One thing that was very interesting is that
prior to the intervention, the groups were very similar.
The intervention group, basically, doubled their perception
of self-confidence.
Whereas, interesting enough, the control group decreased.
So the, confrontation of the test, thinking about
these things, thinking about what's involved, actually made those
who did not receive the training feel less
secure in their ability to, to identify visual problems.
So, they recognize their limitations more after taking the test.
26:29
So we did see changes in, because
of exposure, we had changes in people's confidence.

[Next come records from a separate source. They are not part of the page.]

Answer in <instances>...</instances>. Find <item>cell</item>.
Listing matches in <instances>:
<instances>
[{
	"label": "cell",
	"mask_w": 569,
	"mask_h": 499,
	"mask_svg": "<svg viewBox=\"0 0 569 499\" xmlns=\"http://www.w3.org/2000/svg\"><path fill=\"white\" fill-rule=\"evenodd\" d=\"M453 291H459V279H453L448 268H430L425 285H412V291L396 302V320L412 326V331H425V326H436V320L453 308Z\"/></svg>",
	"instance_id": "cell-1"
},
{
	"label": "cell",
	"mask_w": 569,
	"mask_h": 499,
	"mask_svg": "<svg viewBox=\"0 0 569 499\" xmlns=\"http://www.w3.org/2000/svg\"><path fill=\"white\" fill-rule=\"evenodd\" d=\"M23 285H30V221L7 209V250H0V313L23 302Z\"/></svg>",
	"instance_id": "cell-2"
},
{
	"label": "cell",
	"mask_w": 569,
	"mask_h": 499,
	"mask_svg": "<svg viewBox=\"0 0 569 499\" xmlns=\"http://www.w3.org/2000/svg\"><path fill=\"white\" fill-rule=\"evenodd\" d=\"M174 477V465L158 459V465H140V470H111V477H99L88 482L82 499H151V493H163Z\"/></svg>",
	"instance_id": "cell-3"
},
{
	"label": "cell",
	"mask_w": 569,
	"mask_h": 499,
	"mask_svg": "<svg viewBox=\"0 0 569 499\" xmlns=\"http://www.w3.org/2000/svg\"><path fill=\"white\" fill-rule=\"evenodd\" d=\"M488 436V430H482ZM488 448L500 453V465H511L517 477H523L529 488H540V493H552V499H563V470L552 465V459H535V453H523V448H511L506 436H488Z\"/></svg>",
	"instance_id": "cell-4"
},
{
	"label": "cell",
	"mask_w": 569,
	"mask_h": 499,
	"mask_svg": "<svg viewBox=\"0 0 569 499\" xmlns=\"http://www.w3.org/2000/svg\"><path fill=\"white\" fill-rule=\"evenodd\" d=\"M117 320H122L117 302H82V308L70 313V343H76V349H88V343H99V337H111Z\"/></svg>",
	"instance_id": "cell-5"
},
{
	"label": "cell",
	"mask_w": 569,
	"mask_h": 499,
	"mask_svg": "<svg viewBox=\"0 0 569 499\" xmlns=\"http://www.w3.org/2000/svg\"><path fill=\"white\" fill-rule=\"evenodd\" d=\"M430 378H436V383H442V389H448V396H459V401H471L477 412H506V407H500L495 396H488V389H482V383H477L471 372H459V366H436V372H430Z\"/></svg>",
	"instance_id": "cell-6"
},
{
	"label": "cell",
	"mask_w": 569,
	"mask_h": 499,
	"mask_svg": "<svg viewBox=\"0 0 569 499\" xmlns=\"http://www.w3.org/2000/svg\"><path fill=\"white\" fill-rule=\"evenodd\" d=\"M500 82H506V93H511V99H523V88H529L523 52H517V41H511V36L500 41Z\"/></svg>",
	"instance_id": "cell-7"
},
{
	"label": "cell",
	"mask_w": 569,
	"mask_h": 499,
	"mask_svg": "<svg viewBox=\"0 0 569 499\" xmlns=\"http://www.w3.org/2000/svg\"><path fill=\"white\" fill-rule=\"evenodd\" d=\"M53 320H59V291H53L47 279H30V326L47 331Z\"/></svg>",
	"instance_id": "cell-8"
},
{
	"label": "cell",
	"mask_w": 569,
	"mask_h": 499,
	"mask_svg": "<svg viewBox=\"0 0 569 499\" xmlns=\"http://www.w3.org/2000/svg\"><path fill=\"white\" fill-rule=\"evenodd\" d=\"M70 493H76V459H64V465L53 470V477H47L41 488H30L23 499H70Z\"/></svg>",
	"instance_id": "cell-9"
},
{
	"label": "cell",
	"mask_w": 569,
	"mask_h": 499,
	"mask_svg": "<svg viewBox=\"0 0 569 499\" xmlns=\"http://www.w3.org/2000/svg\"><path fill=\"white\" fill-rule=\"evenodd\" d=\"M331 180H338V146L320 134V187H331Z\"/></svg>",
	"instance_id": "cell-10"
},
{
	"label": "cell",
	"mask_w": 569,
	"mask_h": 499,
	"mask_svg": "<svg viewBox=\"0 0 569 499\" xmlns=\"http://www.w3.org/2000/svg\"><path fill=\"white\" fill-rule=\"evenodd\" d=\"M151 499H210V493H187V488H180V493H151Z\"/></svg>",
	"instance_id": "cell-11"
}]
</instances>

And, again, exposure to the test itself,
especially the skill test made the teachers
uncomfortable and, and feel less about their
ability to, to do this without training.
In summary, we can see that pre-/post-test document are knowledge gains.
If we match the results, we have an identification number of the trainees, we
can match pre- and post-test results and
be really sure that individuals did gain knowledge.
27:09
And then using a control group definitely helps us know whether the
changes we've seen were due to the effect of the training program and not some
other intervening factor.
For example, the training that was done for
the teachers was not done all in one session.
It was done over a couple weeks, so could have been something going
on in the environment where teachers could have learned more about visual acuity.
27:34
having a control group makes sure that, if we see changes,
it's likely to have occurred because of the, the training program.
The issue of control groups
especially if your implementing a program that is ultimately designed for
all of the health workers If you do it in phases,
your control group could be people coming for the next round
of training, so that your not excluding people from the program, ultimately.
28:18
And finally, we need to consider the
results in terms of the trainee's background.
Does their educational level, for example, affect
their scoring, affect their ability to absorb
the knowledge that's being provided in the training, and how we can accomplish that?